Planetary price pressures

An international fight against inflation is sending shockwaves through financial markets and the economy.

With the notable exceptions of China and Japan, almost every industrialised top-tier economy is battling with runaway inflation, from Canada’s 7 per cent, to the United Kingdom’s 9.9 and Spain’s 10.5 per cent.

Global central banks are responding by rapidly raising interest rates.

The US Federal Reserve (their equivalent of the RBA) on Thursday hit American borrowers with a triple-whammy 0.75 per cent rate hike, pushing interest rates to the highest level in almost 15 years in the world's largest economy.

The era of cheap liquidity is over.

Goldman Sachs’ economic team noted that they expect the world’s central bankers to be in the trenches in a war of attrition against inflation “over the next two years”.

Federal Reserve Chairman Jerome Powell said the rate rises were necessary to slow demand, easing the pressures putting up prices and avoiding long-term damage to the economy. But he conceded they will take a toll.

“We have got to get inflation behind us,” he said.

“I wish there were a painless way to do that. There isn’t.”

With interest rates chasing out of control inflation around the world, it’s not just Australia facing the prospect of recession.

In just the last week, the World Bank has warned of “devastating” consequences “as more countries fall into recession. Forbes reported that transport business FedEx has slashed its forecasts for growth, with the CEO saying he “sees the start of a global recession”.

So in the process of rescuing the economy, central banks are hitting people’s disposal income, housing security and confidence.

ANZ Roy Morgan consumer confidence data shows Australians are feeling less like the richest people in the world and more like they did when a little understood virus with no vaccine first emerged and took lives.

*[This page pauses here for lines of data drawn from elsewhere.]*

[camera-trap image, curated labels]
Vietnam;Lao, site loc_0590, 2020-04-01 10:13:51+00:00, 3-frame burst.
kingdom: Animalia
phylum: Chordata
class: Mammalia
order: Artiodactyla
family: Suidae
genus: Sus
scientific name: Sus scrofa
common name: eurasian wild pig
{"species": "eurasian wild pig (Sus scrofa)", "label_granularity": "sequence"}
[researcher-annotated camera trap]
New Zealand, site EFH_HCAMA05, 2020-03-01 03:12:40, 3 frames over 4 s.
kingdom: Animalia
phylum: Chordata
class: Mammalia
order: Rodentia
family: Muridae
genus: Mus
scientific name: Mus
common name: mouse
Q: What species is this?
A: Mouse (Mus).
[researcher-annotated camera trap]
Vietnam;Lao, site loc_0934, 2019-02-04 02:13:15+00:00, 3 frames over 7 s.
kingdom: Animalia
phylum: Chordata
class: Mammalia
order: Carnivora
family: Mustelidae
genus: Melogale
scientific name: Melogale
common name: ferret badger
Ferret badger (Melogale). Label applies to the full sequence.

Confidence in the country’s economic situation is at just 75, on a scale where 100 is neutral. Their family’s financial situation has touched on 100, down in three years from above 125.

While global drums are beating loudly, the resultant outcomes in Australia are becoming clearer.

Australian residential property prices rose 23.7 per cent during 2021 but from their highs earlier this year, prices are down nationally about 3.5 per cent and more than double that in Sydney.

The property market that giveth the wealth has now begun to taketh away.